Vidéos d'aide de Screencast

How to set Authorization Scope

Created: 04 Décembre 2012 • Updated: 16 Décembre 2012 | 6 comments
l'image des Peter_N
Ce problème a été résolu. Voir la solution.


i need to create a Enterprise Vault autorization group to permit multiple site admins to:

a) import psts to archives

b) which are in the vault store of their site only

Is it possible to scope the authorization definition to a Vault Store or Group of Users?

Has anyone built a working "import pst only" definition?

Thank you for any advice.

PS: All archives are on 1 EV Server in the HQ

Commentaires CommentairesAccéder au dernier commentaire

l'image des TonySterling

Sorry, but I don't think that will be possible based on your requirements.  I am bit confused by the request, what is the use case?

l'image des AndrewB

there is a role called PST Administrator. have you tested it already? does that give too much?

i see a task for "EVT Import and Export Archives" but not one for just Import Archives.

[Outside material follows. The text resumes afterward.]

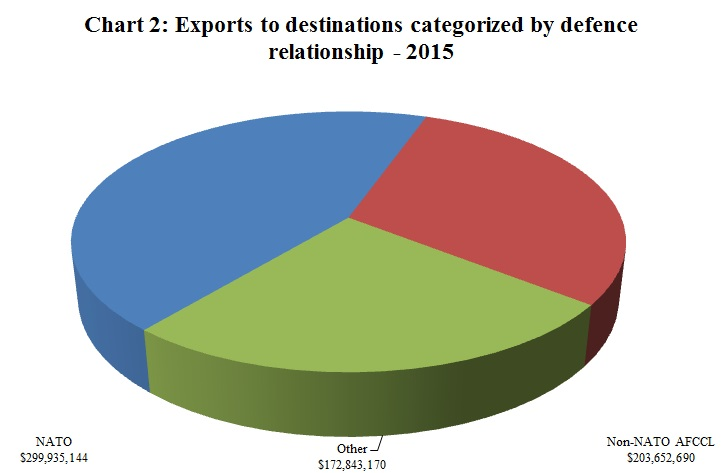Chart 2: Exports to destinations categorized by Defence Relationship – 2015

Andy Becker | Authorized Symantec Consultant | Trace3 | Symantec National Partner |

l'image des Peter_N


thank you for the response.

The use case is, my customer has a central IT department in Austria with centralised Exchange Server and Enterprise Vault Server. They have subsidiaries in Brazil, China, Denmark, etc. They want the local administrators of the subsideries to import the Users PST into the related Vault Store (which are separated by location).

e.g.: Brazil Admins to import local PSTs to Brazil Vault Store in Vienna

I know the "EVT Import and Export Archives" Role.

My customer has 2 problems with that:

They dont want that its possible for a subsidiary admin to export any vault data to PST, exept his own country.

So requirement is a role:

1) to only import data (mendatory)

2) to scope only on the Vault Store for the country (if possible)

I dont know if there is a different way to do this. We have the "locate, assign, import" process in place for the austria psts, because they can decide what psts to import for their own people.



PS: sorry for my late answer. I didnt get a notification about pending replys, but only spam about every other threat that is new.

l'image des TonySterling

Sorry, but you are not going to be able to limit the scope of the PST migration to certain PSTs to certain archives or by country. 

Perhaps enable auditing so you can track if someone does that??

l'image des Peter_N

Thanks again. I guess that should be a "arent".

At least it should be possible to build a new role to just import and not export.

Guess i need to work that out on my own.



l'image des TonySterling

Yep, sorry about that.  :)  I fixed it in the post so it makes sense.